DEV Community

Cover image for I tested 4 codebase-to-AI tools on FastAPI (108k lines). Here are the token costs.
GDS K S
GDS K S

Posted on

I tested 4 codebase-to-AI tools on FastAPI (108k lines). Here are the token costs.

Stacklit on GitHub -- the tool I built after running these tests.


I have been using AI agents on real projects for the past year. Claude Code, Cursor, Aider. The one problem that never goes away: every session starts by the agent reading files to understand the codebase. Same files. Same tokens. Every time.
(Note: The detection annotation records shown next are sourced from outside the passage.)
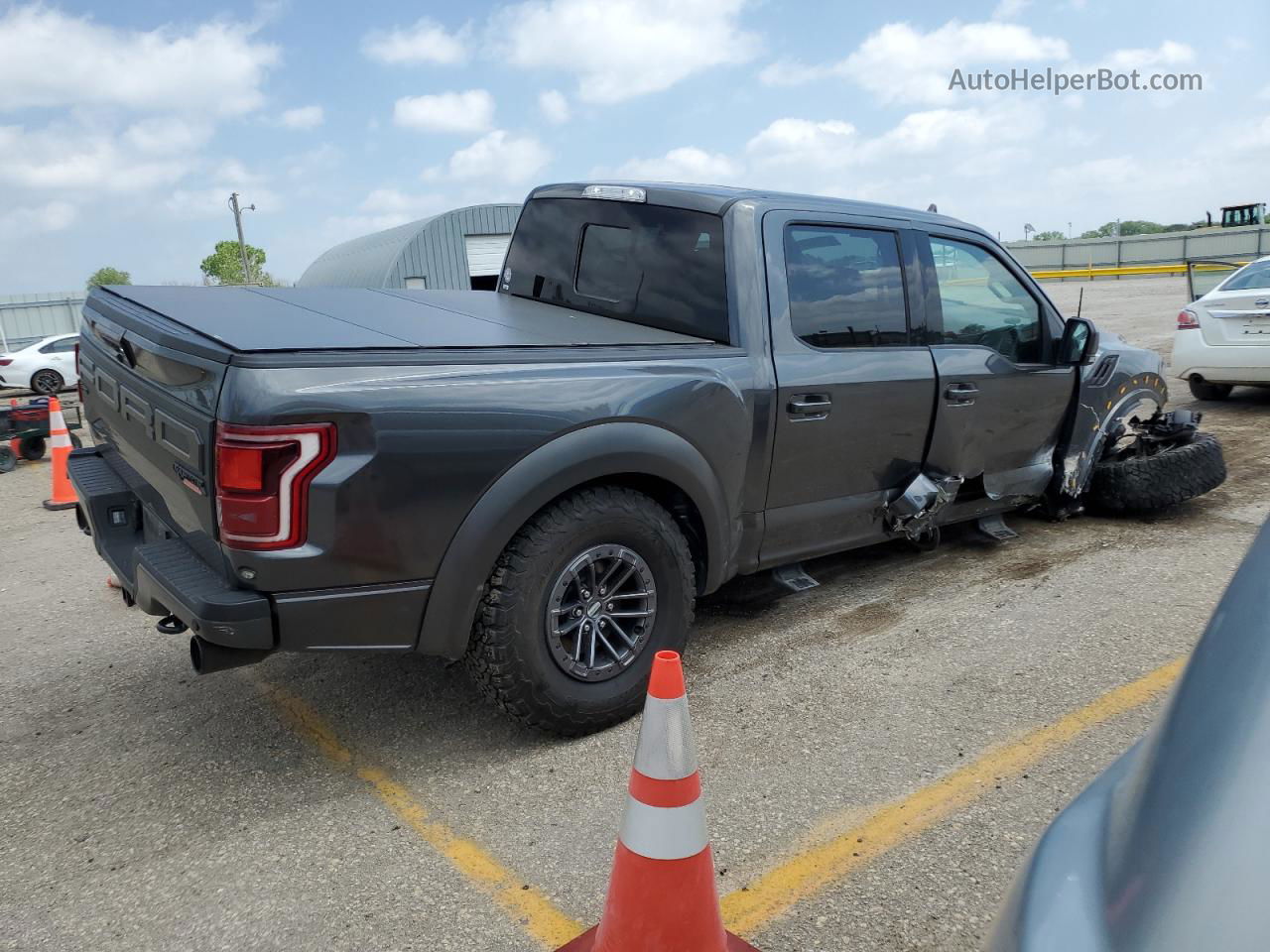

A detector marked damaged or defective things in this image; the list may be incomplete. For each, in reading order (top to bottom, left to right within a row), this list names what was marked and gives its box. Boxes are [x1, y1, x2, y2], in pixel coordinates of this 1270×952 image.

detached wheel [30, 368, 64, 393]
detached wheel [1189, 378, 1229, 401]
detached wheel [18, 436, 45, 461]
detached wheel [1086, 433, 1223, 515]
detached wheel [467, 487, 696, 736]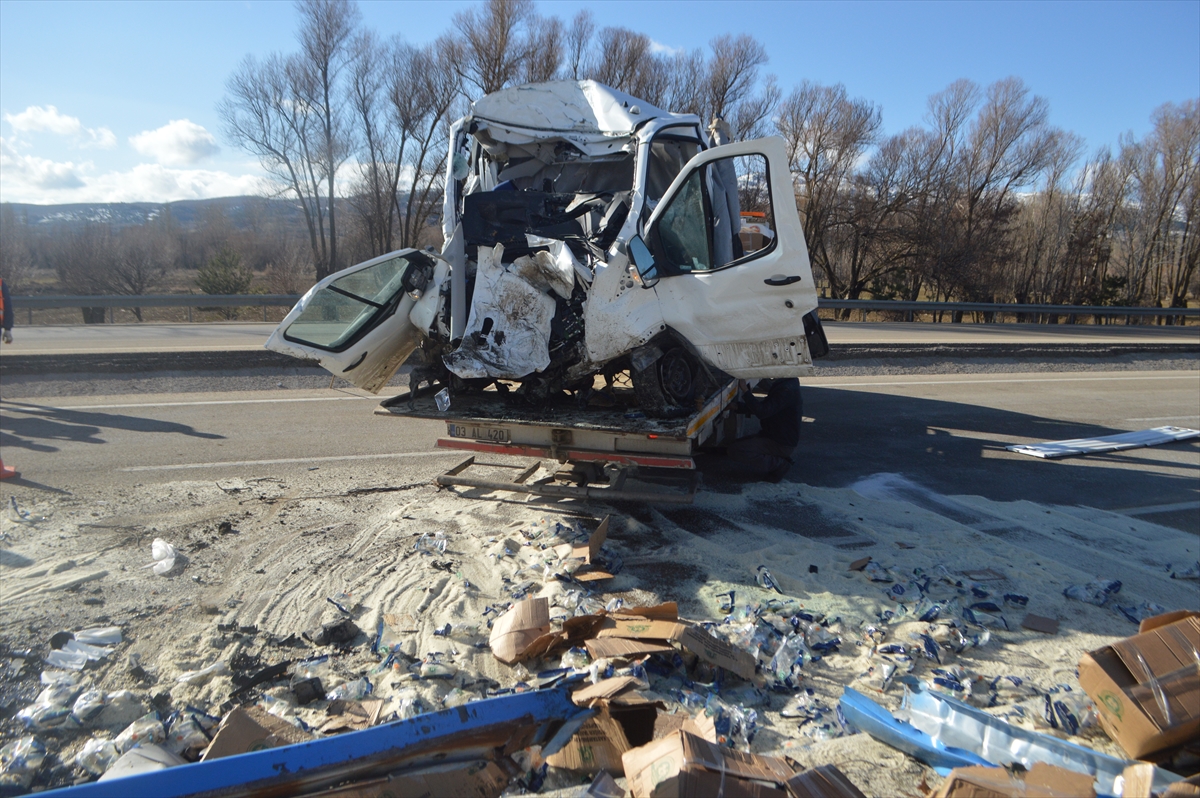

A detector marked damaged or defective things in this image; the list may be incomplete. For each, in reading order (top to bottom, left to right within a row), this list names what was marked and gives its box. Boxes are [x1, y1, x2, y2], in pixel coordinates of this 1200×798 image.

shattered windshield [283, 255, 410, 348]
detached truck door [266, 249, 432, 391]
crushed truck cab [265, 79, 825, 417]
wrecked white truck [265, 80, 825, 417]
detached truck door [643, 135, 820, 379]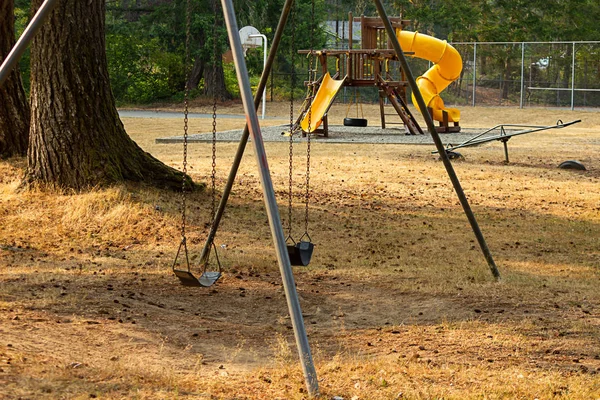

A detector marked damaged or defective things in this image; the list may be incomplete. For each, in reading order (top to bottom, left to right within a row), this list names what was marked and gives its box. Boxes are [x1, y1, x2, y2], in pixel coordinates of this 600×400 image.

rusty metal pole [370, 0, 502, 282]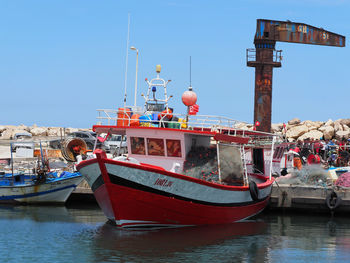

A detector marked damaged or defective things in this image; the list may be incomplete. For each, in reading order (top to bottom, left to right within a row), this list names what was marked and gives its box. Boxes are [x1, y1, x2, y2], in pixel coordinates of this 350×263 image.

rusty crane tower [247, 18, 346, 133]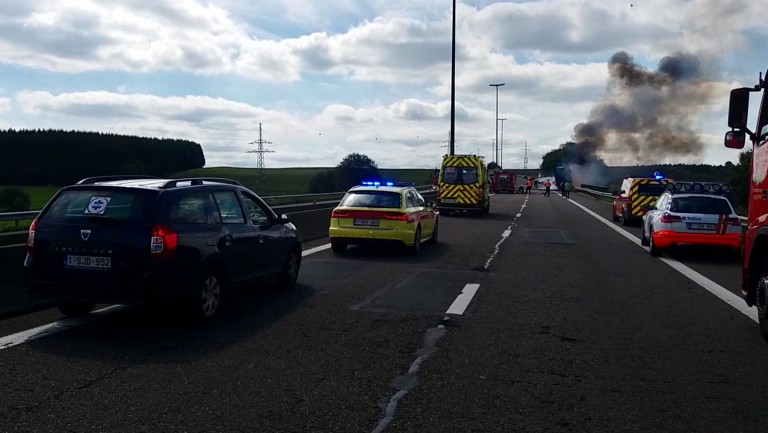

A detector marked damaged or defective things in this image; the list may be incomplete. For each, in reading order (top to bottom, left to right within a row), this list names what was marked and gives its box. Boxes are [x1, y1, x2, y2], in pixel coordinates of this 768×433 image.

tarmac crack repair line [484, 193, 532, 270]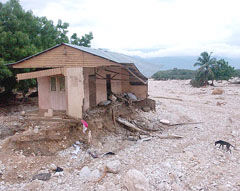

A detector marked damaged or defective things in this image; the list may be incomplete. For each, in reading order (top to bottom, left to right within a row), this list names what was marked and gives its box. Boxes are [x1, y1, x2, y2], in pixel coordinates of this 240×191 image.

damaged building [8, 43, 148, 118]
broken structure [9, 43, 147, 118]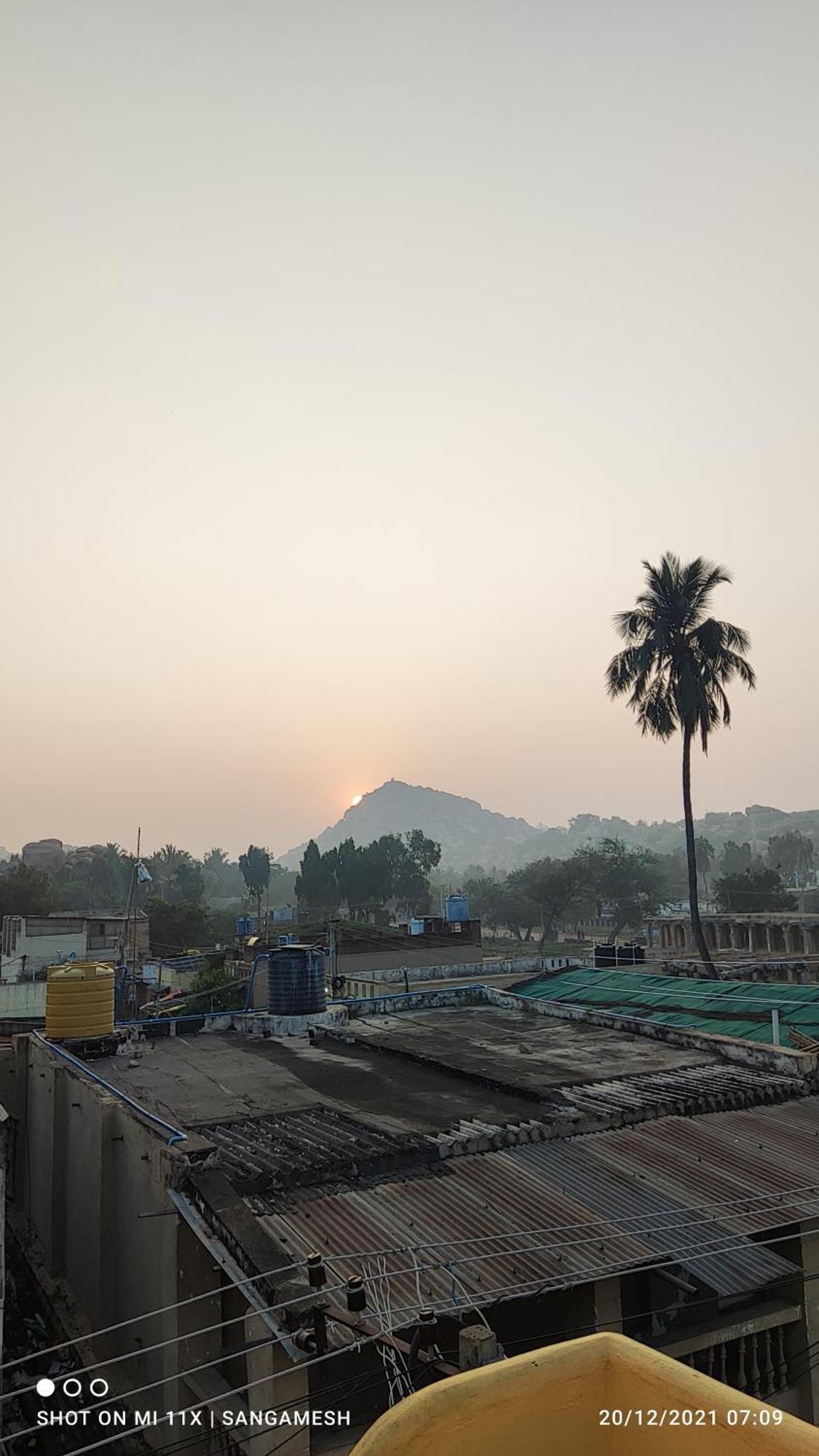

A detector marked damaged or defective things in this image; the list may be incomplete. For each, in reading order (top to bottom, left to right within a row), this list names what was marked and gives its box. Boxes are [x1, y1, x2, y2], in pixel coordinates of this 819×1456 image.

rusty metal sheet roof [258, 1095, 810, 1316]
So I tested four tools that claim to solve this. I ran them on FastAPI (108,075 lines of Python, 1,131 files) and measured what actually came out.

The four tools

Repomix (23k stars) -- packs your entire repo into one XML or Markdown file. Every line of source code in a single output.

Aider repo-map (part of Aider, 43k stars) -- generates an ephemeral text map of functions and classes ranked by relevance. Built into Aider, not available separately.

Codebase Memory MCP (1.4k stars) -- builds a SQLite knowledge graph from tree-sitter ASTs. 66 languages. Queryable through 14 MCP tools.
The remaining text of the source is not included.